杉田かおる玉の輿、日産コンツェルン御曹司の評判

 大ヒット曲「鳥の歌」をリリースし、最近は“負け犬”キャラとして人気の女優、杉田かおるさん(40)の結婚話が急浮上してきた。お相手は日産グループ創始者鮎川義介氏の孫というのだから仰天だ。事実なら、それこそ“玉の輿”だが、財閥創業者の直系に当たる御曹司の評判は−。
「義介氏は昭和初期の超大物です。そのお孫さんが、杉田さんと結婚ですか?! 最近は、鮎川一族の話など聞いたことがないから、大物の亡霊が出てきた感じだ」。財界関係者は驚く。
 杉田さんの結婚情報を“仰天スクープ”として掲載した週刊文春が「超玉の輿婚」と報じた相手は、ベンチャー企業向け投資などを行う『テクノベンチャー』会長兼社長、鮎川純太氏(44)。
 同社は、東京・築地本願寺近くの10階建て雑居ビルの4階にある。周辺には米穀店や青果店が立ち並び、下町の風情が残る。受付電話で、純太氏に面会を求めたところ、女性社員から「社長は不在です」との答えが返ってきた。
 普段から多忙で、あまり出社しないという純太氏の社長としての仕事ぶりには、「守秘義務がありますので…」と口を閉ざした。
 杉田さんとの婚約話について、社員らは12日、初めて知ったといい、「マスコミの問い合わせが殺到しているが、答えようがない」と困惑を隠せない様子だった。
 一躍、脚光を浴びることになった純太氏は昭和35年、米ボストン生まれ。成蹊大学経済学部卒業後、ボストンのマサチューセッツ工科大学経営大学院を修了。平成元年に山一証券入りし、4年2月から現職を務める。
 純太氏の友人は「山一時代、M&Aを担当し、仕事はそつなくこなしていた。お坊ちゃまタイプでなく、芯のしっかりした男だった。米国にもハイレベルな人脈がある」と話す。

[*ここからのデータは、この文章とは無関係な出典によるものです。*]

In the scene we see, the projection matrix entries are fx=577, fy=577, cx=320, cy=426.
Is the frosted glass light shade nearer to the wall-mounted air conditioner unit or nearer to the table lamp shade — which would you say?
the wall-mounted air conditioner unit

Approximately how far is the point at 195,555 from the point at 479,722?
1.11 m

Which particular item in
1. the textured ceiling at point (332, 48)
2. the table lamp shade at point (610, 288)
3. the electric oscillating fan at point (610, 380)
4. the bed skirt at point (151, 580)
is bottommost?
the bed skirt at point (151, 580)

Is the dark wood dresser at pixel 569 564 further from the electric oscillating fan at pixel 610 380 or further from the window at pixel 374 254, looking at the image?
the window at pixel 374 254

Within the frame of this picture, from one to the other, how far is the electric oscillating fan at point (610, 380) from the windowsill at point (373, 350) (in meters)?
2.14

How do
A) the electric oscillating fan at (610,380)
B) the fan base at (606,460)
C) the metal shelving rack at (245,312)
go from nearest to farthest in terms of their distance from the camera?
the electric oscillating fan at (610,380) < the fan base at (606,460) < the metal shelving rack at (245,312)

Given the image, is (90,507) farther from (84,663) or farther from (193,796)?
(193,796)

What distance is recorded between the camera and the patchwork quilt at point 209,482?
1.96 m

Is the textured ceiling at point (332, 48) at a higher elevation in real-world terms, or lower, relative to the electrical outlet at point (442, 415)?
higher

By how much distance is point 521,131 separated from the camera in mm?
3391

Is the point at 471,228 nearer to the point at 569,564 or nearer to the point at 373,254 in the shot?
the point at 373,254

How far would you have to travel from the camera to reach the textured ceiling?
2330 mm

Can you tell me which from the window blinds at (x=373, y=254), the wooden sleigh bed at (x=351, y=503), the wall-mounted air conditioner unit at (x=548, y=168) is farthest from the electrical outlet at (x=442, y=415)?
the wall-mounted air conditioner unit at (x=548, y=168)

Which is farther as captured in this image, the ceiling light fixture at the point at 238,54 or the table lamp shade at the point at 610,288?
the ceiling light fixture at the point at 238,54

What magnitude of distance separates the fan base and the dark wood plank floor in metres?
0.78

 同誌によると、「中肉中背で、端整な顔立ち」「趣味は狩猟と日本刀の収集」というから、一般人とはケタが違う。
 信用調査会社によると、同社は昭和24年創業。業界内全国2648社中928位、社員7人、昨年12月期の売り上げは6億円と、それほど大きな会社ではない。
 だが、「超玉の輿」とされるのは、理由がある。純太氏は、日本史の教科書にもその名前が載っている「日産コンツェルン」を一代で築いた鮎川義介氏の孫に当たる超一流の大御曹司なのだ。
 「最近は、経団連で、ベンチャー投資の講演で講師として招かれるなどの活躍もしている」(関係者)。同社の大株主にも新日鉱ホールディングス日立製作所日産自動車など、かつてのコンツェルン内企業がズラリと並ぶ。
 祖父・義介氏の長男が、純太氏の父、弥一氏にあたり、弥一氏の弟は参院議員も務めた鮎川金次郎氏。「弥一氏が本邦初のベンチャーキャピタル企業としてテクノベンチャー社を創設し、純太氏が後を継いだ」(同)
 義介氏の大叔父は井上馨外務相、純太氏の母方の祖父も宮内庁侍従長を務めた人物。親族には日立製作所の創業者らがおり、家系は折り紙付きだ。
 そもそも、日産コンツェルンは日本15大財閥の1つ。第一次世界大戦後から昭和初期までに台頭した新興財閥で、日窒や理研などとともにコンツェルンと呼ばれた。
 不況で経営危機となった久原財閥を引き継ぐ形で誕生した日産コンツェルンは昭和13年、政府の要請もあって満州に移転。満州重工業開発株式会社として、満州鉄道に代わる重化学工業をほぼ独占支配した超大物企業だった。
 「戦後の財閥解体コンツェルンは解散されたが、その後も日産や日立などグループ企業の結びつきは強く、『春光懇話会』という親睦・情報交換会があります」(財界関係者)
 12日、結婚話について口を閉ざした杉田さん。昨年末は、「負け犬は今年で終わり。来年は勝ちにいきます。玉の輿を狙います」と宣言していただけに、2人の今後が注目される。
  ―『夕刊フジ』2005年1月13日付 http://headlines.yahoo.co.jp/hl?a=20050113-00000011-ykf-ent

上の記事には出てこないが、鮎川義介といえば、岸信介松岡洋右らとともに戦前の満州国を動かし、「満州の3スケ」と称された人物である(これに同じく満州国の首脳陣である東條英機星野直樹を加えて「2キ3スケ」と呼ぶこともあるが)。この「3スケ」のうち岸信介の孫は、つい先日NHKのテレビ番組への「圧力」疑惑が取り沙汰された現自民党幹事長代理の安倍晋三であるわけで、そう考えると、ここへ来ていよいよ日本を、かつての戦前の日本を指導した人物たちから数えて三代目の人物たちが動かし始めたのだという感を強くする。